Пока закипает чайник, мы с Михаилом Алексеевичем, развалившись на тёплой траве, покуриваем и разговариваем. Ребята рассказывают друг другу, как у кого клевало, что сорвалось, спорят, кому поехать завтра со мной или Михаилом Алексеевичем на "Борчаге" с кружками. Горка вновь с жаром рассказывает, как у него "ушла щука", какой замечательный крючок она оторвала и какая она была большая.
На этот раз он разводил руки ещё шире, и щука у него становилась раз от разу всё больше и больше.
Чайник застучал крышкой. Мы завариваем чай и медленно пьём его.
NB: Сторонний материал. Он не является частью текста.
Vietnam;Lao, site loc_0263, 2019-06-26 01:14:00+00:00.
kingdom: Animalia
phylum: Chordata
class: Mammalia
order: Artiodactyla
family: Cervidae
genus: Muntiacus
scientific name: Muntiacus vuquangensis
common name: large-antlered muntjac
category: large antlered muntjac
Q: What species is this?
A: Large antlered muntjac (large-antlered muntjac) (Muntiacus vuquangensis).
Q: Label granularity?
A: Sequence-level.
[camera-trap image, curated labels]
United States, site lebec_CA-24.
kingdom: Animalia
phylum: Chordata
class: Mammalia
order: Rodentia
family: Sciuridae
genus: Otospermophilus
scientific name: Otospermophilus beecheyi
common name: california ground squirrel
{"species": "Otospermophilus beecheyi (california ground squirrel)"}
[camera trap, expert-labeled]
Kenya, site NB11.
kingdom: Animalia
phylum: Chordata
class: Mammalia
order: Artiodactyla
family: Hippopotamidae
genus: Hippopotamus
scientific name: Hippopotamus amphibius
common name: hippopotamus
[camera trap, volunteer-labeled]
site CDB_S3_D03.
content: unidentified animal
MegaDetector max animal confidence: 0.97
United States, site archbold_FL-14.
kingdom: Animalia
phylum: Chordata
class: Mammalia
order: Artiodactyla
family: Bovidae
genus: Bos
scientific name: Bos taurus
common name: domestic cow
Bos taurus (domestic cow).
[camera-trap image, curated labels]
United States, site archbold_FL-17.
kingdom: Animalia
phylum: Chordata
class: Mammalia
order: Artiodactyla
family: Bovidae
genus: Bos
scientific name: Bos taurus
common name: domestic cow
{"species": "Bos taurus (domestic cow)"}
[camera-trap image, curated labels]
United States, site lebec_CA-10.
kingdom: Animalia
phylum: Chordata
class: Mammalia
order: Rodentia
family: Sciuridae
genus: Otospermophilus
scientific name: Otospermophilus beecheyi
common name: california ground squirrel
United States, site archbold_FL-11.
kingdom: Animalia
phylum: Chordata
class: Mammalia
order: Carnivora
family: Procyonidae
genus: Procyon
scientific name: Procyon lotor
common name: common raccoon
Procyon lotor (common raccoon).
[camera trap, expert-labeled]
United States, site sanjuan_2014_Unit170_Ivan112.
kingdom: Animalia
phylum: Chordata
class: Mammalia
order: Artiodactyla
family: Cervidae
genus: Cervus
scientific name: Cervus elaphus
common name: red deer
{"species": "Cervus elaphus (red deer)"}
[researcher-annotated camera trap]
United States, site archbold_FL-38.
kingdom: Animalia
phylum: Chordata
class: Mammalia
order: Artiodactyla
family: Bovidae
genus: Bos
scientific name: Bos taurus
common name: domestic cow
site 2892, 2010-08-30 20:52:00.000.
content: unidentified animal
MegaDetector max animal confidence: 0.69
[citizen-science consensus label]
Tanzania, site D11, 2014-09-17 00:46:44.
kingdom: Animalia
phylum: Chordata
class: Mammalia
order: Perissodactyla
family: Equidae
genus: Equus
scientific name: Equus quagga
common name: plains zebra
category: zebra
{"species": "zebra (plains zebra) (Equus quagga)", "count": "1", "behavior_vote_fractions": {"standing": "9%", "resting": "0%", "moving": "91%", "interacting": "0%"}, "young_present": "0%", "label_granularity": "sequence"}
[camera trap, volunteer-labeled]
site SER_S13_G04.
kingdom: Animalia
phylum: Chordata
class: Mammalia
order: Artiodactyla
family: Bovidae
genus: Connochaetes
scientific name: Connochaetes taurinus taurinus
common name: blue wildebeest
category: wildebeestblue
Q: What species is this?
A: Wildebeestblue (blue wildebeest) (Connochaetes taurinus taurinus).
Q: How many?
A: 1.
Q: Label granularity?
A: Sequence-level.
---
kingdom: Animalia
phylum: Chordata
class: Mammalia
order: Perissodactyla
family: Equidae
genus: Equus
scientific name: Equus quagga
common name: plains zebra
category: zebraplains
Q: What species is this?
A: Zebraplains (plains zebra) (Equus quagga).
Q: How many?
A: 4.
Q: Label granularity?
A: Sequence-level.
Пить даже и не очень хочется, но уж раз надо для порядка пить - пьём. Чай очень горячий, и приходится долго ждать, пока он немного остынет.
- Пётр Иванович, расскажите сказку про Гремячий ключ, какую нам в позапрошлом году рассказывали, - просит Горка.
Все сбиваются в кучу, и я начинаю сказку. Но только не про Гремячий ключ. Я уже забыл то, что рассказывал, и ребятам не понравится, если я что-нибудь перепутаю.
Сколько сказок я пересказал ребятам! Я рассказывал им всё, что прочитал сам или слышал в детстве от бабушки, соединяя в одно куски из разных сказок, прибавляя от себя, или тут же сочинял свои нехитрые сказки. Всё они слушали внимательно, и всё им нравилось.
Особенно любит сказки тихий, мечтательный Горка. Он ловит каждое слово. Но больше всего он любит страшные сказки. И хоть боится, трусит после таких сказок отойти от костра даже на несколько шагов, но всё же предпочитает именно страшные. Только сказка должна быть обязательно длинной. Коротких сказок ребята не любят.
Вот и теперь я рассказываю им какую-то сказку про страшного волшебника, который много сделал зла, но которого победил храбрый мальчик Ваня.
- Пётр Иванович, да ведь это с Золотым Горошком было! - перебивает меня Андрей. - Помните, вы нам такую сказку рассказывали?
- Ну, мало что было... А ты не перебивай! - недовольно говорит Горка.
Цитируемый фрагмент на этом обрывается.